→ EXERCISE GOAL:
Duplicate the records from the line containing "furthest from (x=119, y=258): which of" through the final line of the records, with both ends included. Leave the pictures out of your copy.

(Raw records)
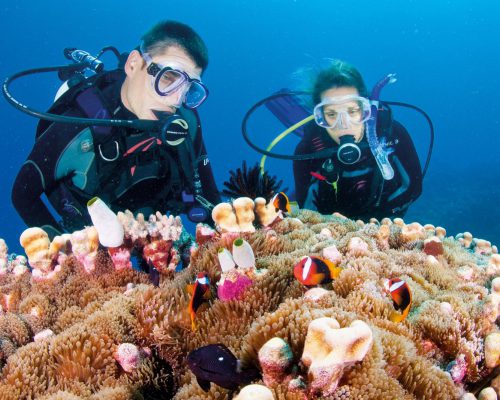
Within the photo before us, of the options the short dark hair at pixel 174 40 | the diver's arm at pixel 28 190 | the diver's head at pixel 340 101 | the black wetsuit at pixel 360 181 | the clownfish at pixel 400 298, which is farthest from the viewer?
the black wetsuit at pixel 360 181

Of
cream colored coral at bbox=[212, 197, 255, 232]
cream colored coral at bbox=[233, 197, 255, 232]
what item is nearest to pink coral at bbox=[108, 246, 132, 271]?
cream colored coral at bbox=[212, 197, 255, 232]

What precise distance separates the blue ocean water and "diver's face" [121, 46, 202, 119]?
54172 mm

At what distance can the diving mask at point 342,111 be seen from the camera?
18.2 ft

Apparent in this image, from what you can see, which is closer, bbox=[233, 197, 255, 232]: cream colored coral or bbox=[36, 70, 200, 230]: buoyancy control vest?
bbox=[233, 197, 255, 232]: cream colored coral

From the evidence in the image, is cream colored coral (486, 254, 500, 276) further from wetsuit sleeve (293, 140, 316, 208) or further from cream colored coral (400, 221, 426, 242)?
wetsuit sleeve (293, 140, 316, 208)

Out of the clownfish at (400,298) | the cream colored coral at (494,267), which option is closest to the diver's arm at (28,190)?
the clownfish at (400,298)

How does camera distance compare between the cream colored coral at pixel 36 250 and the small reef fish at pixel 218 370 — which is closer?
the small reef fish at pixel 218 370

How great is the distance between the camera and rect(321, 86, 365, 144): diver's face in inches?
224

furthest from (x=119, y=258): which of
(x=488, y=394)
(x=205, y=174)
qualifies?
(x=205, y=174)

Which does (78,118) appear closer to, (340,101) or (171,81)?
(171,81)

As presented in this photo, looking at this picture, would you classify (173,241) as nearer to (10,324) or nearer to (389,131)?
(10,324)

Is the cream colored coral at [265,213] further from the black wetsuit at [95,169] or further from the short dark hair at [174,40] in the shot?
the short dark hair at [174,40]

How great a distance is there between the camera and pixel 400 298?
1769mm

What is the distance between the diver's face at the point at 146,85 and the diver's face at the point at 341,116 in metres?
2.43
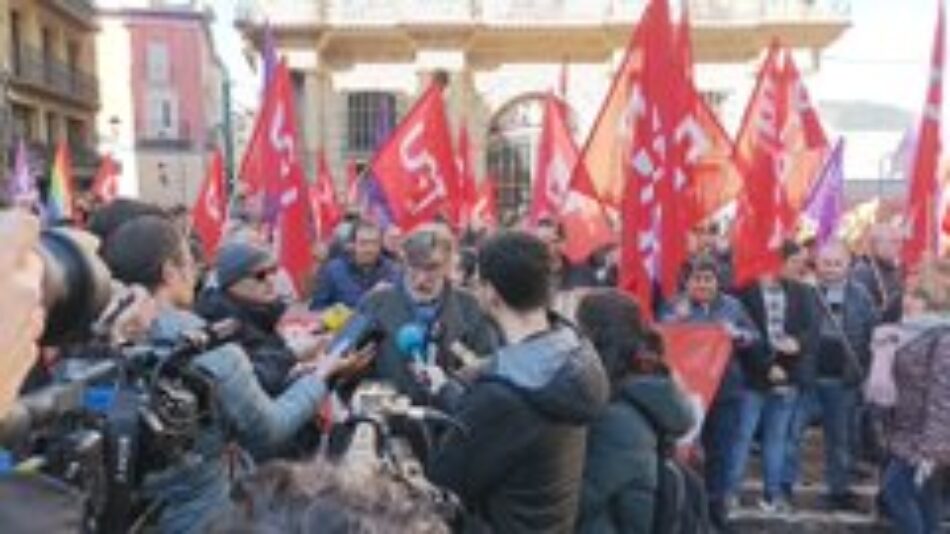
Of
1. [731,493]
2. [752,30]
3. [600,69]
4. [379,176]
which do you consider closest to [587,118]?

→ RESULT FOR THIS EXERCISE:
furthest from (x=119, y=258): which of
(x=488, y=394)
(x=205, y=174)
qualifies?
(x=205, y=174)

Which does (78,118) appear closer to, (340,101) or (171,81)?
(171,81)

As presented in this photo, looking at this picture, would you classify (173,241) as nearer to (10,324) or nearer to (389,131)?
(10,324)

Is the cream colored coral at [265,213] further from the black wetsuit at [95,169] or further from the short dark hair at [174,40] in the shot?
the short dark hair at [174,40]

How great a distance is there between the camera and pixel 400 298?
1769mm

What is the distance between the diver's face at the point at 146,85 and the diver's face at the point at 341,116 in metres?
2.43
Of
1. [731,493]
2. [752,30]
3. [600,69]
4. [379,176]
which do you consider closest to [587,118]?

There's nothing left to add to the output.